Some concerns may be raised for both techniques. In the first case were catheterization of the common carotid artery was attempted this leaded to hematoma formation. The wall of the common carotid artery is thick and the introduction of the catheter should therefor be done with a fast and strong movement to penetrate the vessel wall. This procedure had a steep learning curve considering the fact that only the first catheterization was followed by the formation of a hematoma. A specific concern for intra-carotid drug administration in humans is cerebral embolism due to air emboli [31]. Carefully removing air from the pressure injector and prefilling the extention set prior to attaching to the catheter are provisions to prevent air emboli. In human, a transient but clinically tolerable increase in intra-arterial pressure of the internal carotid and vertebral artery has also been observed, following prolonged intra-arterial injection of contrast medium [37]. In horses, an elevated mean arterial blood pressure or heart rate were seen in 5 % of the cases after intra-arterial iodinated contrast medium administration without requiring intervention [38]. Intra-arterial pressure was not monitored quantitatively in any of the horses included in the study. Although volatile agent-induced hypotension is well known and a concern during inhalation anaesthesia in horses [39]. Our main consideration not to monitor intra-arterial pressure was to keep the total anaesthesia time as short as possible.

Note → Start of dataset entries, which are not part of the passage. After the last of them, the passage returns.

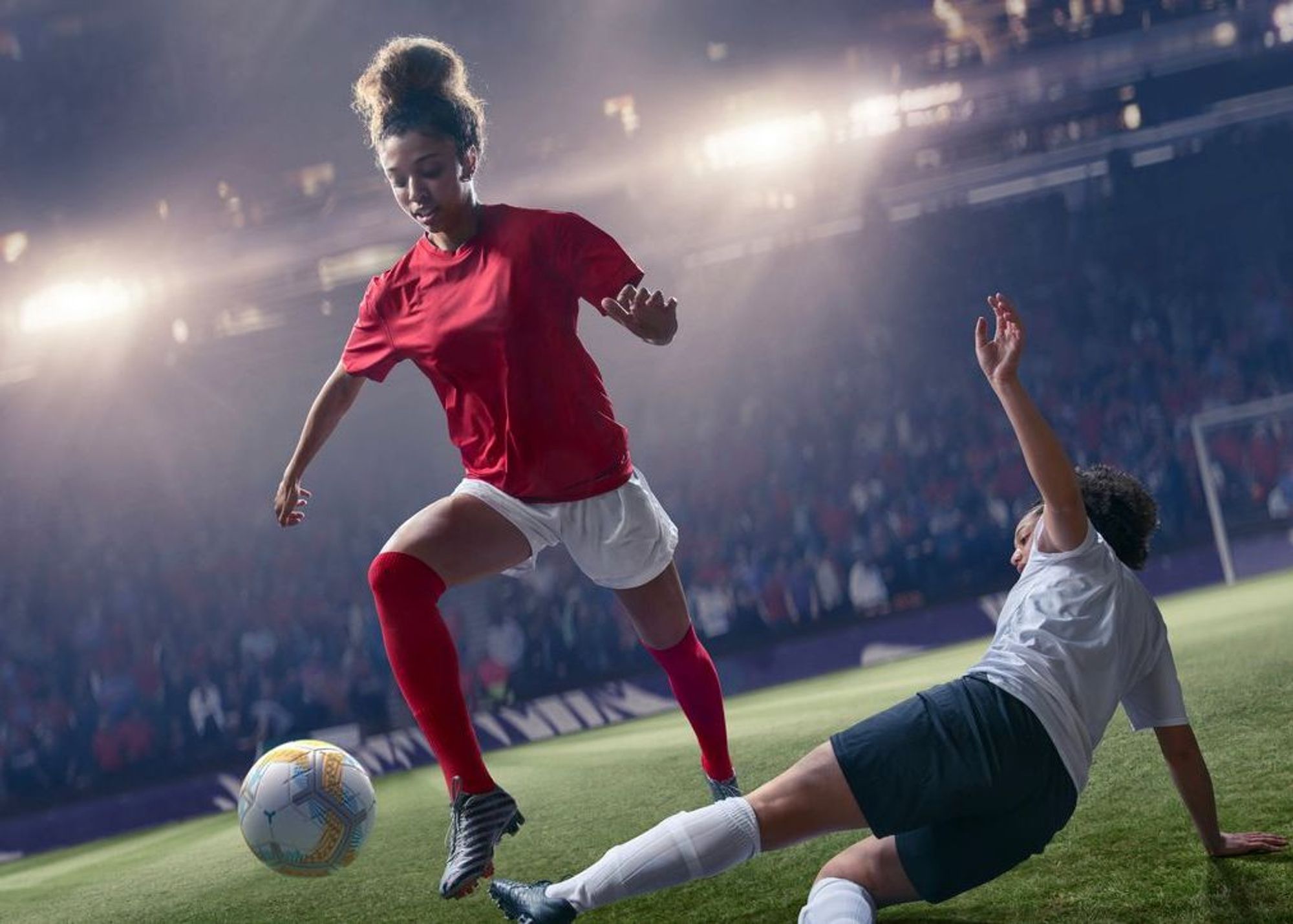 Female Footballer Jumping Over Tackle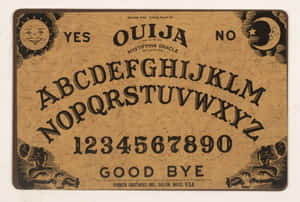 Honor The Spirits With An Engaging Ouija Board Wallpaper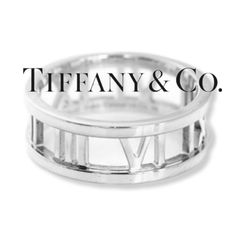 Tiffany & Co. Atlas 18k White Gold Open Roman Numeral This Amazing Tiffany & Co. Atlas Ring Features A Roman Numeral Design Around An Open Design Band In 18k White Gold. Signed, 'Atlas 2003 Tiffany & Co. Total Weight 5.9 Grams Comes New In Box! Size Is 6.5! Please See Photos Above! Gets Sent To Poshmark For Authentication! Roman Numeral Design, Tiffany Ribbon Ring Engagement, Tiffany Atlas Ring, Tiffany Lucida Ring, Tiffany 1837 Ring, Tiffany Atlas Rings, Tiffany Co Rings, Tiffany And Co 1837 Ring, Jewelry Tiffany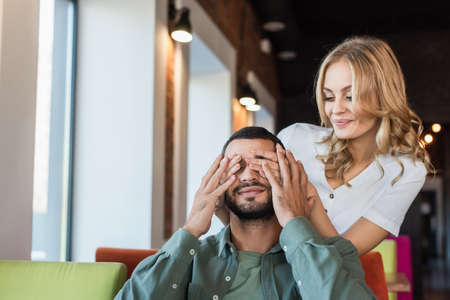 smiling woman covering eyes of boyfriend with hands while playing guess who gameの写真素材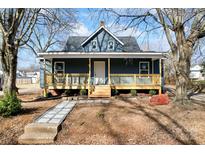 Charming renovated home with a welcoming front porch and landscaped yard at 806 S Martin Luther King Ave, Salisbury, NC 28144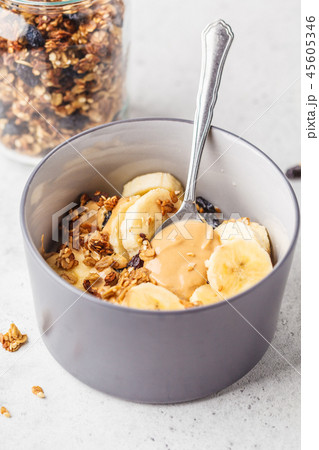 Baked granola with raisins, banana 45605346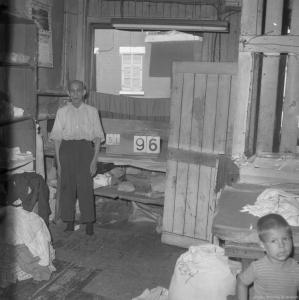 Photo en noir et blanc de l’intérieur d’une buanderie chinoise. Un homme âgé d’origine chinoise est debout au fond de la pièce. On voit un enfant, en partie coupé, dans le coin en bas à droite.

A second concern is the contrast medium induced anaphylactic reactions, reported for several species including horses [38, 40–42]. Mild reactions as an elevated heart rate, changes in blood pressure, urticarial and oedema are the most often seen symptoms. Excluding these reactions in the study population solely based on the clinical records is difficult, as for these conditions no treatment or intervention is considered necessary [38, 42] and blood pressure is not standardly recorded in our institutes during CT studies. Moderate and severe anaphylactic reactions require treatment or intervention [38, 42]. No such reactions have been described in the anaesthesia and clinical records of the included cases.